Quanto a esta questão, escreve Kant em Paz Perpétua que

“A liberdade de pensar contrapõe-se, em primeiro lugar, à coação civil. Sem dúvida, há quem diga: a liberdade de falar ou escrever pode-nos ser tirada por um poder superior, mas não a liberdade de pensar. Mas quanto e com que correção pensaríamos nós se, por assim dizer, não pensássemos em comunhão com os outros, a quem comunicamos os nossos pensamentos e eles nos comunicam os seus? Por conseguinte, pode muito bem dizer-se que o poder exterior, que arrebata aos homens a liberdade de comunicar publicamente os seus pensamentos, lhes rouba também a liberdade de pensar”

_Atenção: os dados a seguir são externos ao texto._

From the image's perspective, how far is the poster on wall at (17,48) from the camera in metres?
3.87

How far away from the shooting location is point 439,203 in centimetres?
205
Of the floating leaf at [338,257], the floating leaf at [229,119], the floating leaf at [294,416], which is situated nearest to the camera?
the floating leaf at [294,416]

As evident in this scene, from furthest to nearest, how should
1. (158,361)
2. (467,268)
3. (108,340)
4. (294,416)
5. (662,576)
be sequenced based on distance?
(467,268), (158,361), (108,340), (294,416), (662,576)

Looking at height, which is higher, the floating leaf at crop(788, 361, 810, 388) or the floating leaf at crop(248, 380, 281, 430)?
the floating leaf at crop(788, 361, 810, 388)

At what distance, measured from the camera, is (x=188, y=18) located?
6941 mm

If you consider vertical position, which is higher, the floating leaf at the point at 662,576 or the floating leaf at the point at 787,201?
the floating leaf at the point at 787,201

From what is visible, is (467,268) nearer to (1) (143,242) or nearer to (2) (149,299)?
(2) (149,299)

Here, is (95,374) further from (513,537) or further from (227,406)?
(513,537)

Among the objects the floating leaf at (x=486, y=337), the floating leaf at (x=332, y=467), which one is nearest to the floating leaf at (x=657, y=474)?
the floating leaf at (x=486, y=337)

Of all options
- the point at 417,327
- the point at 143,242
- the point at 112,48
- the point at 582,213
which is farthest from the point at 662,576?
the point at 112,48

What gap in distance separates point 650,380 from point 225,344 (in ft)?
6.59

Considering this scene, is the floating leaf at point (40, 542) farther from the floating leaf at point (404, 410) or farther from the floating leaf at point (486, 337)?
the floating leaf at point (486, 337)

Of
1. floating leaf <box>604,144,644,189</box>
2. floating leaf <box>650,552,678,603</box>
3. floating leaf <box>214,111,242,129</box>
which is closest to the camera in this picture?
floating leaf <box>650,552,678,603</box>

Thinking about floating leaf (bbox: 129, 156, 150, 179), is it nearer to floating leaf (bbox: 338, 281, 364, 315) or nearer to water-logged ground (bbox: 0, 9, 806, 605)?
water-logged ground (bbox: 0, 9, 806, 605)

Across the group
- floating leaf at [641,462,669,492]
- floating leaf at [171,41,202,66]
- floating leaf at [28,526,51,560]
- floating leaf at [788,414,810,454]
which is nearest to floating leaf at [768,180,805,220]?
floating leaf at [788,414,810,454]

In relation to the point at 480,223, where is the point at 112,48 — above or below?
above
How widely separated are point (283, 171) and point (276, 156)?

Porquê colocar a tónica na importância da comunicação? Porque uma democracia verdadeiramente funcional implica uma comunicação funcional, ou dito de outra forma, racional. O cidadão enquanto indivíduo que habita a pólis, enquanto ator e não mero espetador na sua construção, manutenção e aperfeiçoamento, deve ser antes de mais um bom comunicador. Comunicar bem não é sinónimo de falar ou escrever bem, ainda que tais competências sejam importantes. Comunicar bem é antes de mais uma atitude ética, uma disponibilidade para bem-dizer o bem-pensado, mas sobretudo para bem-ouvir. Implica abandonar uma espécie de zona de conforto intelectual, expondo-se ao outro, desnudando-se como entidade vestida de identidade, dispondo os seus argumentos como quem expõe partes de si mesmo ao contraditório, à possibilidade de refutação, ao crivo do outro enquanto par, indivíduo provido da mesma essencial dignidade, co-vivente numa comunidade de co-responsáveis. Enquanto indivíduo, tenho direito a uma esfera privada do pensamento na qual nenhum outro tem direito de penetrar. Enquanto cidadão, eu tenho o dever de comunicar, de dar a conhecer o meu entendimento relativamente ao que considero melhor para a cidade na qual me constituo como elemento co-responsável. Entendamo-lo, se quisermos, como um dever ético. Não é por acaso que hoje tanto se fala em transparência e em verdade na política. O político, enquanto cidadão que representa outros cidadãos no governo da pólis, tem o dever de agir com vista ao bem da comunidade, pelo que as suas motivações, crenças políticas, interesses, devem ser declarados, ou seja, públicos, na medida em que estão na base das decisões que afetarão toda a comunidade política.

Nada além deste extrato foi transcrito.